**Data for review:**
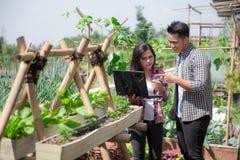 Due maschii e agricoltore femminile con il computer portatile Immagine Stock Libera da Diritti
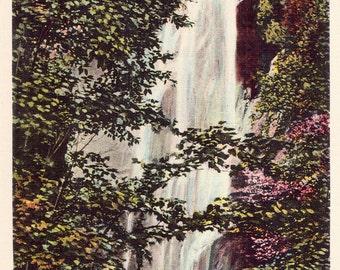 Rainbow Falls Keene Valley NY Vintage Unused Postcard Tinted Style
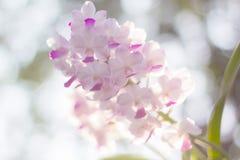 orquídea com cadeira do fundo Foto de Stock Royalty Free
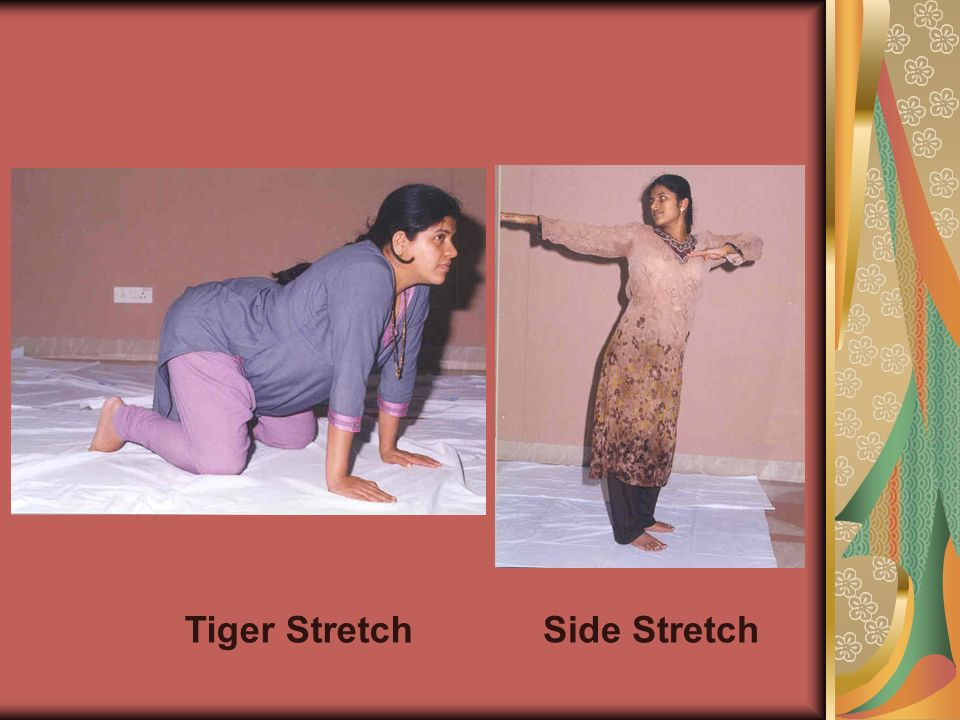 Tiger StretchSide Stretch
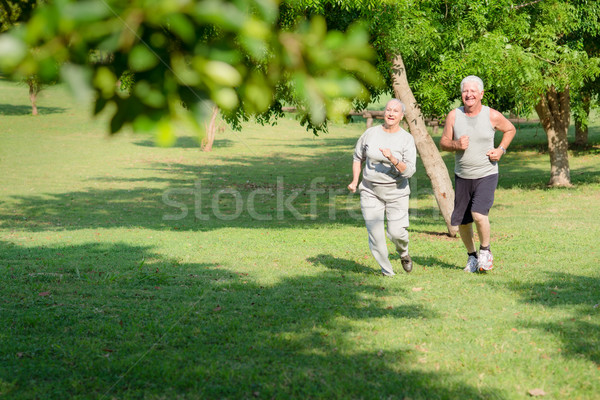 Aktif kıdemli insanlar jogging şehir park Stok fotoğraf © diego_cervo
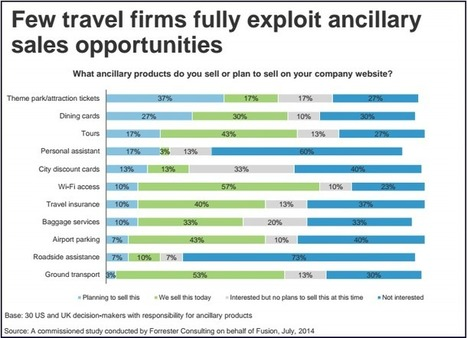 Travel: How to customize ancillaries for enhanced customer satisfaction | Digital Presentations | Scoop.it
--
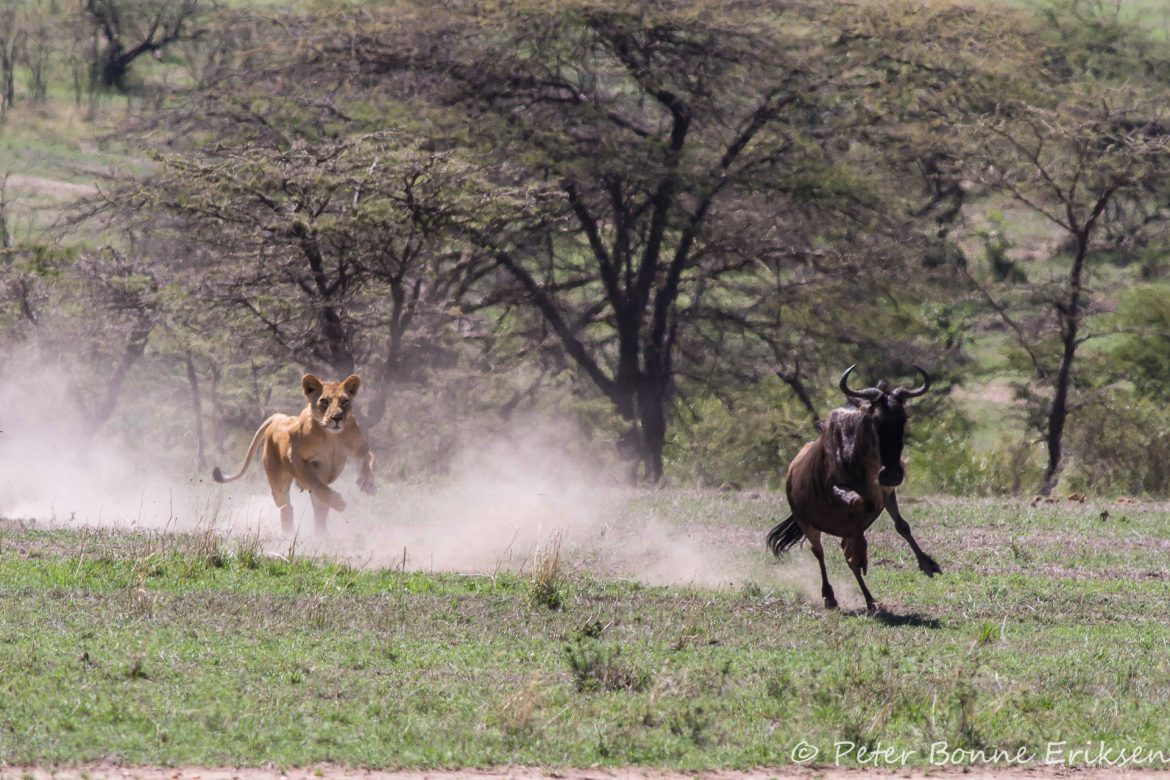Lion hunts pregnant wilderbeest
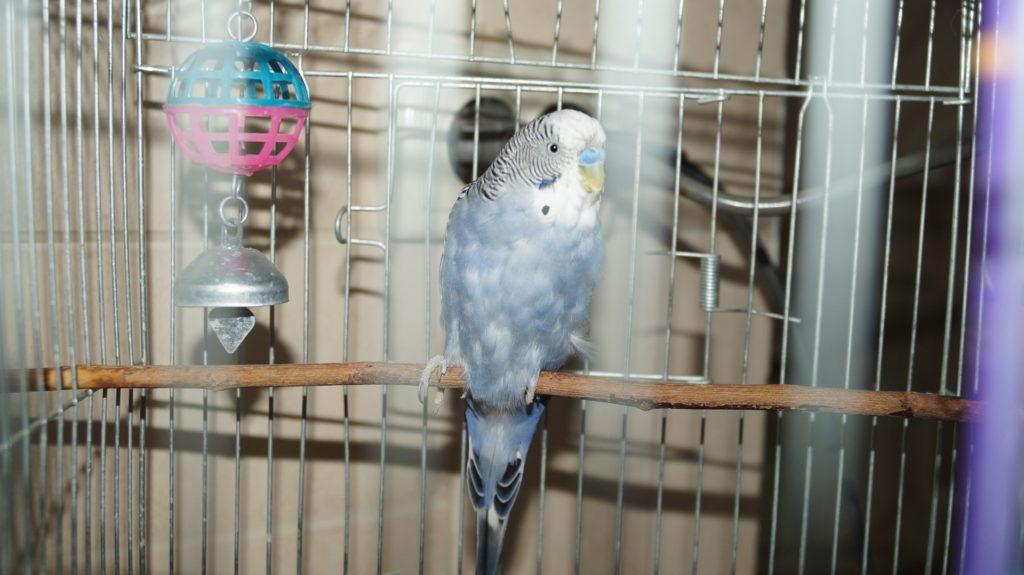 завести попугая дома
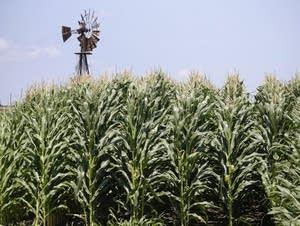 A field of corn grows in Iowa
==
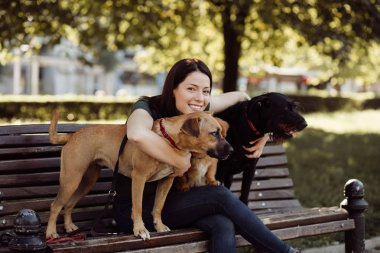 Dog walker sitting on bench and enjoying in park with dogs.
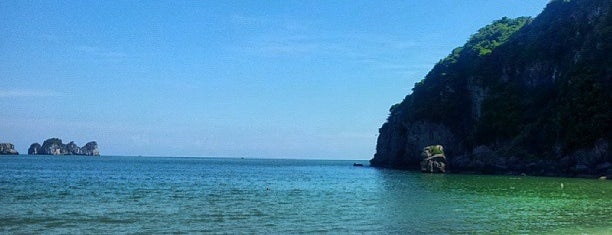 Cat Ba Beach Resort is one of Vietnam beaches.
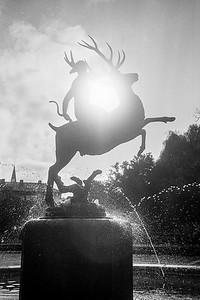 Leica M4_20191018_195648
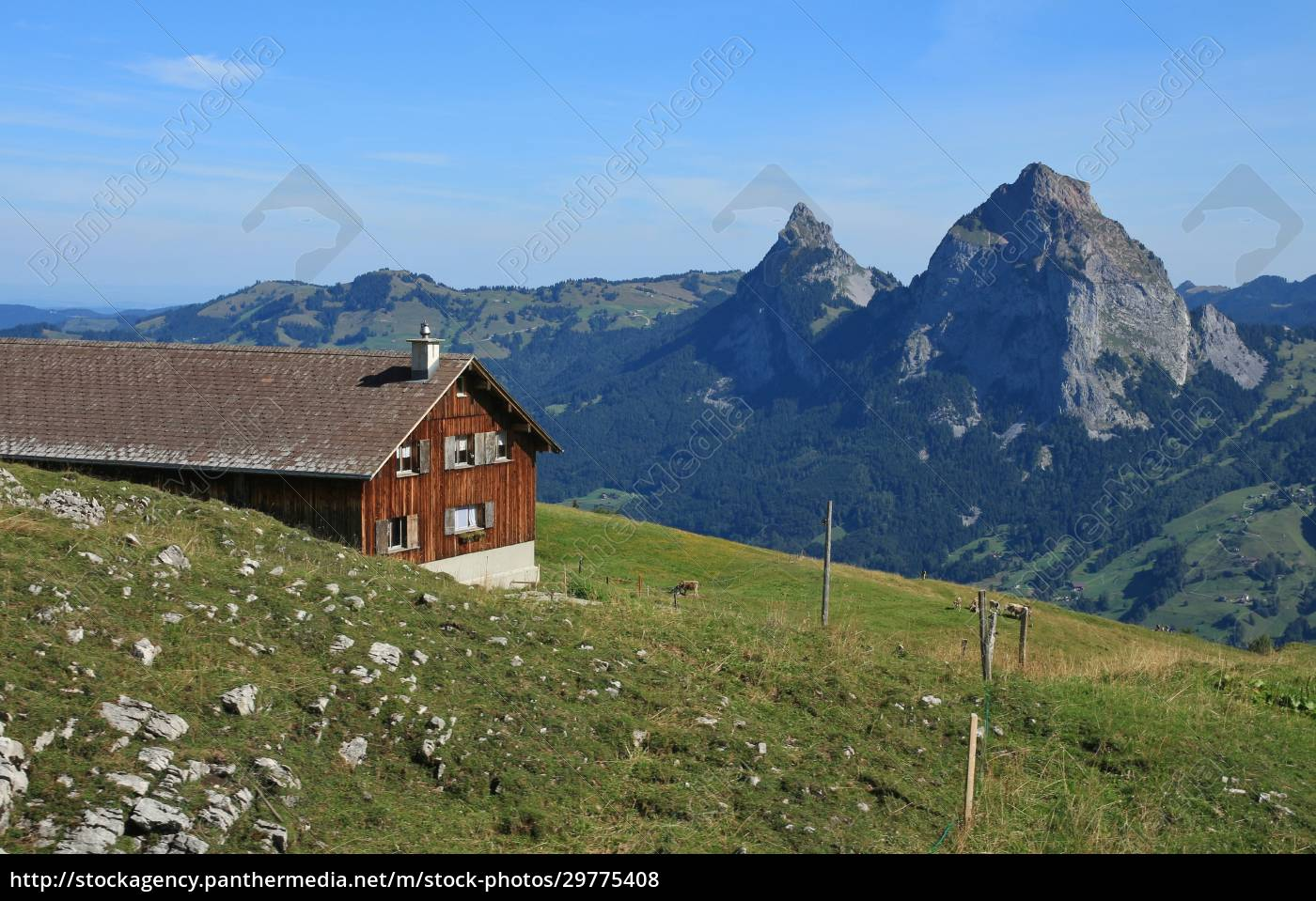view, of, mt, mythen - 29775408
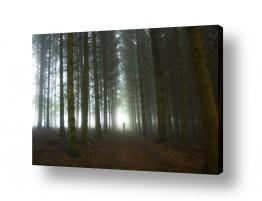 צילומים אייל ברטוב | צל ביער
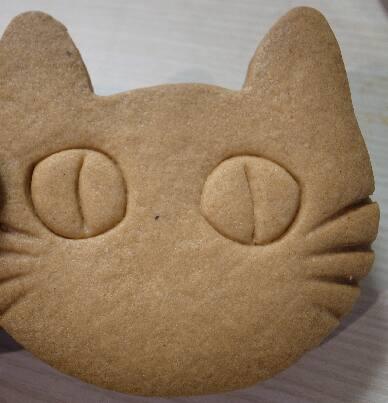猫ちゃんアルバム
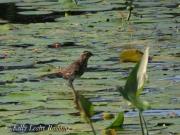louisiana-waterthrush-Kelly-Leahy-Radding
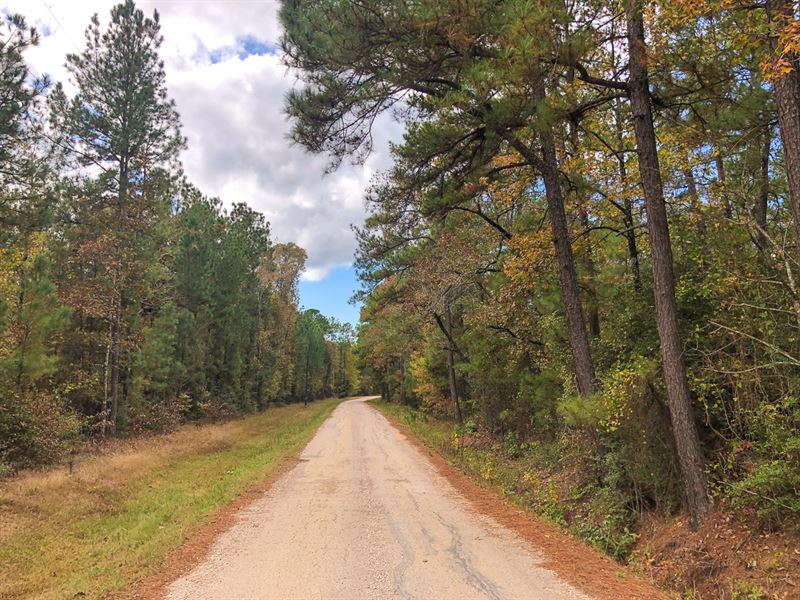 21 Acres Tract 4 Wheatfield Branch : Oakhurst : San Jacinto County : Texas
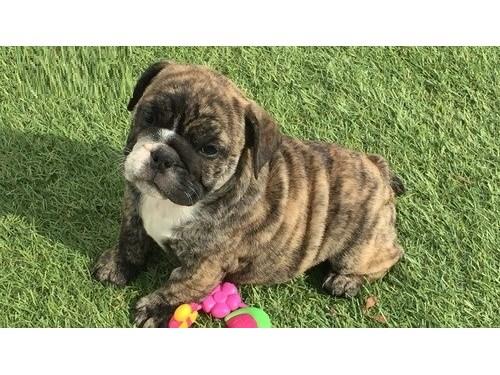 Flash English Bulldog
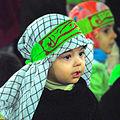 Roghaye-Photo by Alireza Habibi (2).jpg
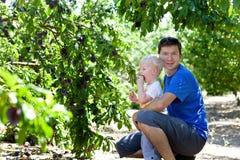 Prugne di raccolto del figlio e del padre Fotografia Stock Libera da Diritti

**Instructions for the task:** In the data above, find the line containing "Cat Ba Beach" and the line containing "Prugne di raccolto". Repeat those two lines and everything between them exactly, minus the pictures.

**Written solution:**
 Cat Ba Beach Resort is one of Vietnam beaches.
 Leica M4_20191018_195648
view, of, mt, mythen - 29775408
 צילומים אייל ברטוב | צל ביער
猫ちゃんアルバム
louisiana-waterthrush-Kelly-Leahy-Radding
 21 Acres Tract 4 Wheatfield Branch : Oakhurst : San Jacinto County : Texas
 Flash English Bulldog
 Roghaye-Photo by Alireza Habibi (2).jpg
 Prugne di raccolto del figlio e del padre Fotografia Stock Libera da Diritti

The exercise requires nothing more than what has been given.